Ignoring robots.txt can be useful when validating a Scrapy spider against staging environments, QA targets, or owned sites where crawl rules are intentionally restrictive. Disabling the rules keeps focus on parsing, request scheduling, and data extraction without being blocked by disallow patterns meant for public bots.

The robots.txt file lives at the site root and contains User-agent and Disallow directives that polite crawlers use to decide which paths to avoid. When ROBOTSTXT_OBEY is enabled, Scrapy fetches /robots.txt for each domain and uses RobotsTxtMiddleware to filter requests that match the rules for the configured user agent.

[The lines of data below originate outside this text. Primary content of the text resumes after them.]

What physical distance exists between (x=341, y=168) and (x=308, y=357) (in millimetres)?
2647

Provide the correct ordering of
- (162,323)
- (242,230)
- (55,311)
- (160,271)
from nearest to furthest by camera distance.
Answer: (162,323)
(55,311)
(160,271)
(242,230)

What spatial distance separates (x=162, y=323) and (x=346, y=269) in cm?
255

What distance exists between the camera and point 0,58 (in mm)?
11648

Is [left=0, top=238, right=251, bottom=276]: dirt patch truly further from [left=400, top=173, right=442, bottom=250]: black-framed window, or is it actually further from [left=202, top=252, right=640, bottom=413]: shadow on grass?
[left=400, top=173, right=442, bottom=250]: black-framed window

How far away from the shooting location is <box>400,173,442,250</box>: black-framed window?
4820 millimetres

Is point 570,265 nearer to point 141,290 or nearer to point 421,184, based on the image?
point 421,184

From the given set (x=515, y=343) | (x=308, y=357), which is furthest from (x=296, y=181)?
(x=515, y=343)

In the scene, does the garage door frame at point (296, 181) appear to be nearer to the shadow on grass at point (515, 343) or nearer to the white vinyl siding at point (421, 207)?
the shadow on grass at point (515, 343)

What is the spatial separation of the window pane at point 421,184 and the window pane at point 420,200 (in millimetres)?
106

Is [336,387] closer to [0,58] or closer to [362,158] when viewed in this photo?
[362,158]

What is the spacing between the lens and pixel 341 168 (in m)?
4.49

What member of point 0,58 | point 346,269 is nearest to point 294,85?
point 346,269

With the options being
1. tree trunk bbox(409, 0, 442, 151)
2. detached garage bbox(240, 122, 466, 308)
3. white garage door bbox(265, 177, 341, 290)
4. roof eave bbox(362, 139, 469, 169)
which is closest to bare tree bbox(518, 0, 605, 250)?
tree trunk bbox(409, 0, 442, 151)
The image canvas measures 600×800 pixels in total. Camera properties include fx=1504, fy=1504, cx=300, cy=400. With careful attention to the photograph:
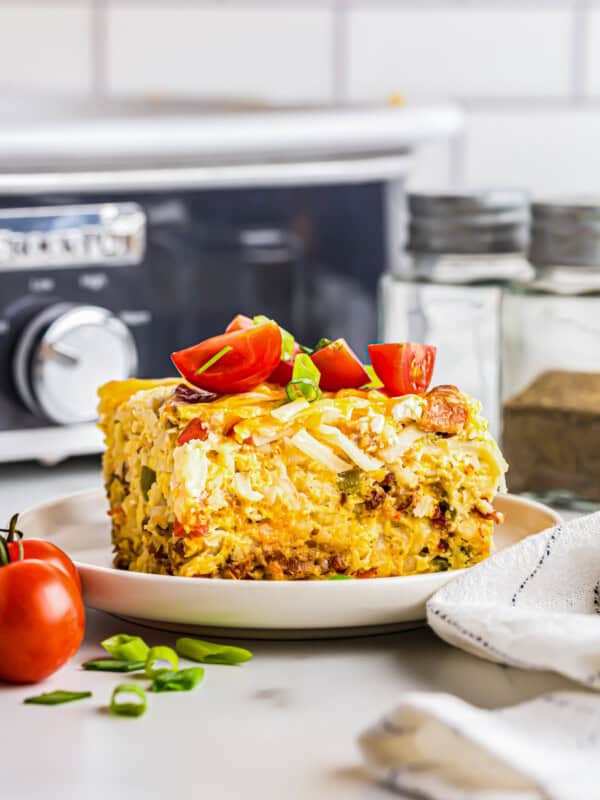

Disabling ROBOTSTXT_OBEY prevents those rules from being applied, either temporarily for a single run via command-line settings or permanently via the project settings.py file. Skipping crawl rules can breach acceptable use policies and may trigger blocking or rate limiting, so only apply this to targets with explicit permission and conservative request rates.

Steps to ignore robots.txt for Scrapy spiders:

  1. Open the robots.txt file for the target site to review its crawl rules (optional).
    $ curl http://app.internal.example:8000/robots.txt
    User-agent: *
    Disallow: /private/
  2. Run the spider with the current project settings to see whether robots.txt is being consulted.
    $ scrapy crawl simplified -s LOG_LEVEL=DEBUG
    2026-01-01 08:29:20 [scrapy.utils.log] INFO: Scrapy 2.11.1 started (bot: simplifiedguide)
    ##### snipped #####
    {'BOT_NAME': 'simplifiedguide',
     'NEWSPIDER_MODULE': 'simplifiedguide.spiders',
     'ROBOTSTXT_OBEY': True,
     'SPIDER_MODULES': ['simplifiedguide.spiders']}
    ##### snipped #####
    2026-01-01 08:29:20 [scrapy.middleware] INFO: Enabled downloader middlewares:
    ['scrapy.downloadermiddlewares.robotstxt.RobotsTxtMiddleware',
    ##### snipped #####
    2026-01-01 08:29:20 [scrapy.core.engine] DEBUG: Crawled (200) <GET http://app.internal.example:8000/robots.txt> (referer: None)
  3. Run the spider with ROBOTSTXT_OBEY disabled for a single crawl using the --set option.
    $ scrapy crawl simplified --set=ROBOTSTXT_OBEY=False
    2026-01-01 08:29:30 [scrapy.utils.log] INFO: Scrapy 2.11.1 started (bot: simplifiedguide)
    ##### snipped #####
    2026-01-01 08:29:30 [scrapy.crawler] INFO: Overridden settings:
    {'BOT_NAME': 'simplifiedguide',
     'NEWSPIDER_MODULE': 'simplifiedguide.spiders',
     'ROBOTSTXT_OBEY': 'False',
     'SPIDER_MODULES': ['simplifiedguide.spiders']}

    RobotsTxtMiddleware is not loaded when ROBOTSTXT_OBEY is disabled, so robots.txt rules are skipped for that run.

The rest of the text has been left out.